The velocity point is interesting, because people confuse velocity and speed. Velocity is speed combined with a specific direction – a combination of speed of execution and soundness of judgement. AI solves the speed part. I recently had a very interesting conversation with an extremely successful founder and asked her what a surprising lesson was she’s learned. She answered that she realised that she just needs to get 1 or 2 critical things right every year and everything else is either less consequential or fixable. In a world where speed is essentially unlimited, judgement becomes the limiting factor.

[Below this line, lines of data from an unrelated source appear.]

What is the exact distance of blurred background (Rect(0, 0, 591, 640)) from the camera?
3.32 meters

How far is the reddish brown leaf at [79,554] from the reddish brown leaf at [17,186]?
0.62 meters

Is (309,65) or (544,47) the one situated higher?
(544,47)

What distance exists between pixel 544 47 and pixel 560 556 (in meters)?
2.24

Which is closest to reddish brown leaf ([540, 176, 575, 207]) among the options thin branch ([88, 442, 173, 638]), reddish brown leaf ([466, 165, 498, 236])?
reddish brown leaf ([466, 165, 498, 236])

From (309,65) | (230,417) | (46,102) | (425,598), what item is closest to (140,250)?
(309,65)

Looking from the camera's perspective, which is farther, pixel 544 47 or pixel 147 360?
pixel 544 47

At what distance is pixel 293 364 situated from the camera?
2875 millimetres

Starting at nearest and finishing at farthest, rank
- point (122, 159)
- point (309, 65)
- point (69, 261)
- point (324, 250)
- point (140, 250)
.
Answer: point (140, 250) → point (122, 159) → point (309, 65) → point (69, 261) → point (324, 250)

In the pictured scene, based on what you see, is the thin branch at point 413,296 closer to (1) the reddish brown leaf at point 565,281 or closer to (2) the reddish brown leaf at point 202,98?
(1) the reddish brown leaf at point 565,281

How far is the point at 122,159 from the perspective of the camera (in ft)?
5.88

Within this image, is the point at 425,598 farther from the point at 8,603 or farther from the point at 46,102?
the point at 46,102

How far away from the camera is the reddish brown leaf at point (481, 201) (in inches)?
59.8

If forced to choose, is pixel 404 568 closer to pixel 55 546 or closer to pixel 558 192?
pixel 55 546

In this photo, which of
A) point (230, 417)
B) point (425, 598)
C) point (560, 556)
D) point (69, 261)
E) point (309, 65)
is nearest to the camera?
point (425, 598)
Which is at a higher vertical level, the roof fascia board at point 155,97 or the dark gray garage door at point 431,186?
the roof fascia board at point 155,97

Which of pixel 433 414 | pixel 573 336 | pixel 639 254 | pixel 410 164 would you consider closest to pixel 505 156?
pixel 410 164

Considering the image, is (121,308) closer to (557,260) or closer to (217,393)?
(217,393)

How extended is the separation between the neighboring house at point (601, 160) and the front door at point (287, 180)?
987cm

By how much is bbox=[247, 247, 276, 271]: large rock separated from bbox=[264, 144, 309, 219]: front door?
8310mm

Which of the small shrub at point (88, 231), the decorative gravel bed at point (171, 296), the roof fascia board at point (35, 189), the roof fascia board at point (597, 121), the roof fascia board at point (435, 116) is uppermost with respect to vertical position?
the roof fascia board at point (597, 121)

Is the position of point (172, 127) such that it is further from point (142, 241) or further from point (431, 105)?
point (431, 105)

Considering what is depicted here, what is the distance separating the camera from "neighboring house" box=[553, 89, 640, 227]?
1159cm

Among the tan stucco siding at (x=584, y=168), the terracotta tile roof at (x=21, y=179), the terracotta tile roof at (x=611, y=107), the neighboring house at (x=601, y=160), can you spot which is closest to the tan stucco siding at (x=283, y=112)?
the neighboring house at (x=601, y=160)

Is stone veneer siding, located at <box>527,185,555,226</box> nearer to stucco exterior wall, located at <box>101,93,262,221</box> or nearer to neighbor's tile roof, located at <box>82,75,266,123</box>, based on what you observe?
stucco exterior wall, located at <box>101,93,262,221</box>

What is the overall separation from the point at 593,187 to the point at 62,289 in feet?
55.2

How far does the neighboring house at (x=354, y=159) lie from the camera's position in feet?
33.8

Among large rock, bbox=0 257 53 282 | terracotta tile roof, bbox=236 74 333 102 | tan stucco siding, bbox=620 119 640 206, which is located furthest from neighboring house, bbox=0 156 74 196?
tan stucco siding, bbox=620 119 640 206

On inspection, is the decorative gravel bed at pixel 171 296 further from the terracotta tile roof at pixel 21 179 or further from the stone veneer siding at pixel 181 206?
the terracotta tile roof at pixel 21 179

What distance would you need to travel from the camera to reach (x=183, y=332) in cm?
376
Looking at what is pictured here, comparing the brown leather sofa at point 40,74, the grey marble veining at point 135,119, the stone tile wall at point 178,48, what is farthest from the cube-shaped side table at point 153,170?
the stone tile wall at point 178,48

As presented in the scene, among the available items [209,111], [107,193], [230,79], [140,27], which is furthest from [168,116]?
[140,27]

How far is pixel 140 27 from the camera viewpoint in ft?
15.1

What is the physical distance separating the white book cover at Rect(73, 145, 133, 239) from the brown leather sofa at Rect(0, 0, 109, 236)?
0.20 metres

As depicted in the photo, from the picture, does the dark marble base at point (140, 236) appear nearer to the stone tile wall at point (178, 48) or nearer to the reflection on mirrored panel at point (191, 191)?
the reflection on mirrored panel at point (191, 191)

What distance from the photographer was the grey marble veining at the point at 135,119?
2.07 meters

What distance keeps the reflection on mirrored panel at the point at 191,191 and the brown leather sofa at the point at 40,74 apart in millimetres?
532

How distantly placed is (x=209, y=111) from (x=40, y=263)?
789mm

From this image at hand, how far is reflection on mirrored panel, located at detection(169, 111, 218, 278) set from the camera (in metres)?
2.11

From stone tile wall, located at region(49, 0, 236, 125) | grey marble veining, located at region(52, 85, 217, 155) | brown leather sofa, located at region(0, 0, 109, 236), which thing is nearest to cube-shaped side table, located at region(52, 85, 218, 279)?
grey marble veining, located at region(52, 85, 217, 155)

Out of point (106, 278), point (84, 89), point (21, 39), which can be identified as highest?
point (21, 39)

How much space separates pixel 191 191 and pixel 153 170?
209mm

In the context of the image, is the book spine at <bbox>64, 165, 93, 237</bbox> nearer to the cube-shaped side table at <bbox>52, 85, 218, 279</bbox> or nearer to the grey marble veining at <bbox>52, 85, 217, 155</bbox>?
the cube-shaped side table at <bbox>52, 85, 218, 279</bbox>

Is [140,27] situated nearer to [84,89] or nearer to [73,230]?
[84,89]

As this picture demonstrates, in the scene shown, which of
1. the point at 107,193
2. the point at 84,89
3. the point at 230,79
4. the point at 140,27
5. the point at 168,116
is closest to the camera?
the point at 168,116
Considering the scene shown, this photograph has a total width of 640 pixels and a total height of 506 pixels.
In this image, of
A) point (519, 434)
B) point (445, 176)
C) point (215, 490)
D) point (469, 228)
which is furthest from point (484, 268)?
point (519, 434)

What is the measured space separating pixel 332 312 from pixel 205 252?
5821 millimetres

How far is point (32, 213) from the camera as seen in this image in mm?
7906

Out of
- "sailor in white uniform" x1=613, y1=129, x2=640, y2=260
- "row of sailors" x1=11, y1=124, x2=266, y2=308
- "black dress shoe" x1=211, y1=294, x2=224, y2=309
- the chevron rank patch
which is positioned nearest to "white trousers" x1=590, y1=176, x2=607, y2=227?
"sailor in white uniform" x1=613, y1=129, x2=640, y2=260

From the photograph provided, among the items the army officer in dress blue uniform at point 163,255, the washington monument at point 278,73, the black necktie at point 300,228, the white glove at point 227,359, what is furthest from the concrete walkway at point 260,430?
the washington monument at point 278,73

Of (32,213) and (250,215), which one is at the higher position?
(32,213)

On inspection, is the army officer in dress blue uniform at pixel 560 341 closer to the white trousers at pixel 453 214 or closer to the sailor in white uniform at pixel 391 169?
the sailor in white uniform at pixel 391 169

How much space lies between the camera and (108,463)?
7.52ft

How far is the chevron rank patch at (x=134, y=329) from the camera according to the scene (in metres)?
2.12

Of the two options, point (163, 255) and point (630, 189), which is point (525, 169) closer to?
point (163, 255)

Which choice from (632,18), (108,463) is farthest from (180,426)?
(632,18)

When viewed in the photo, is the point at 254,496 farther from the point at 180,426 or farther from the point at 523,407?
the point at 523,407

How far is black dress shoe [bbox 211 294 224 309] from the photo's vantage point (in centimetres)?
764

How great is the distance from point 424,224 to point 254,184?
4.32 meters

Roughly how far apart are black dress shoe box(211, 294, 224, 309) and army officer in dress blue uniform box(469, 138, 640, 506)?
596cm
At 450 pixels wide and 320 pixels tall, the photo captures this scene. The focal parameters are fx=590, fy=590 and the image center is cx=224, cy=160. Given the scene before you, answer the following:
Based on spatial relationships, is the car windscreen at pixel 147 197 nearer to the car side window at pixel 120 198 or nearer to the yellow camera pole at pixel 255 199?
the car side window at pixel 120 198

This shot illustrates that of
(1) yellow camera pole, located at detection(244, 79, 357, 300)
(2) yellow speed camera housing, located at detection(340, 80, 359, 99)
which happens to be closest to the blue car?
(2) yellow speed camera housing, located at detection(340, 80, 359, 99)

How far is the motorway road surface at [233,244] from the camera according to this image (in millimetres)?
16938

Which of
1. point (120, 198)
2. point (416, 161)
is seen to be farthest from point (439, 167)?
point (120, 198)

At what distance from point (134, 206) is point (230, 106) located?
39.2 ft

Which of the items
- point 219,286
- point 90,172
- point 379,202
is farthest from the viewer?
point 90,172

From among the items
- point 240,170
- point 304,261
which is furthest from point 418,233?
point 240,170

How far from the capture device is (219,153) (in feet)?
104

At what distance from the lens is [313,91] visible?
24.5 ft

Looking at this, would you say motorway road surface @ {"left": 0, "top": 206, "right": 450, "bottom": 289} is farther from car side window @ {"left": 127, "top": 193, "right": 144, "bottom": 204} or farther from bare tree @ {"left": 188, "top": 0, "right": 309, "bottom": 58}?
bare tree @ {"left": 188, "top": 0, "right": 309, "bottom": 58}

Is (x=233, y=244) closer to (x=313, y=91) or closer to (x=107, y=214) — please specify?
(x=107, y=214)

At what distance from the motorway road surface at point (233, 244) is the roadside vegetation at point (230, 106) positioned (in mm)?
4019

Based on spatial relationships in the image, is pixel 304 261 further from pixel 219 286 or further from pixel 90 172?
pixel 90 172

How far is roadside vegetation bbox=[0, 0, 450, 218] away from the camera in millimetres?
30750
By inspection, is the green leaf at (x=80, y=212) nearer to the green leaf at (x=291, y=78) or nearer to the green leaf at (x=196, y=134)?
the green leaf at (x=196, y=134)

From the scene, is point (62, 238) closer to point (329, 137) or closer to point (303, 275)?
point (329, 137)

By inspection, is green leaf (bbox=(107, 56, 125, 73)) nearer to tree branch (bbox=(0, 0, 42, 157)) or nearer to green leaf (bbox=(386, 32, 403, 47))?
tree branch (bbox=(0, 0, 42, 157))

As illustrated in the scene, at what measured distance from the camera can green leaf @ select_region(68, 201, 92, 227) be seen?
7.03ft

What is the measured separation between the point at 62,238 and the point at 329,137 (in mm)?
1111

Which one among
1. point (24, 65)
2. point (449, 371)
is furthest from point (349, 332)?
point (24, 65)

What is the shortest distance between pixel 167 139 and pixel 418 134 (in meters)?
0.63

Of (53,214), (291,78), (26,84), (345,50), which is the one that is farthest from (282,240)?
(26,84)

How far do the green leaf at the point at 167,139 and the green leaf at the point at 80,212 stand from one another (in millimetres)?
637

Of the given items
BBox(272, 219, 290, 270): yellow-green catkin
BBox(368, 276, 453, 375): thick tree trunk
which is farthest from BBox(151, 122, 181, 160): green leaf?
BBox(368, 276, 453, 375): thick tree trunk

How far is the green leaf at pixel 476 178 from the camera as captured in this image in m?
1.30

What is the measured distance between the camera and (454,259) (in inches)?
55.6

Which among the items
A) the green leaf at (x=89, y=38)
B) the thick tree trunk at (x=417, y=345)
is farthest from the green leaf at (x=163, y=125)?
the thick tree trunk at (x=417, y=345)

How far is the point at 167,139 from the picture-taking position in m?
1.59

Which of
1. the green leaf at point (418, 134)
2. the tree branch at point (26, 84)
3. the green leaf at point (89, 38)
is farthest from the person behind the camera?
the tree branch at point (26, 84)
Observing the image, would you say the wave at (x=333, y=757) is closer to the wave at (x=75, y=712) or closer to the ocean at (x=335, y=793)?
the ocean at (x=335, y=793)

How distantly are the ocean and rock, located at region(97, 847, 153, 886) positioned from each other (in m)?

What investment conviction do you hold today that most other VC’s disagree with and what advice do VC’s give founders that you believe to be wrong?
I should preface this by saying that there is a lot out there that I don’t get to read or listen to, so I don’t know if this is still a contrarian view or more of a niche one. I think that the LLM labs really missed a trick with regulation early on and will live to regret it. It’s hard to see what the long-term moat is for OpenAI and Anthropic and regulation could have helped them lock in the status quo and become that (the same way regulation helped establish a secure and thriving airline industry in the 1930s or, to this day, protects the banking industry from too much disruption). I get the argument of competition from China, but I am still fundamentally convinced that a different policy stance was possible without inhibiting competitiveness. Maybe tech leaders have realised this too by now, but the cat is too far out of the bag. What it means for me on the investment side is that I am still very bullish on AI model-agnostic applications, especially in high trust industries with significant regulations.

On the topic of bad VC advice: having seen the fallout from 2021 live, I really think it’s terrible advice to push founders to raise at sky high valuations long before the business justifies it… The valuation feels like a win on the day, but the fallout can be brutal: down rounds, recaps, painful conversations with people who came in at the top eat years of energy and goodwill. So much harder to fix than to avoid.

Finally, “Move fast and break things” is generally a terrible idea in Enterprise. Much better to move fast and fix things, if you ask me.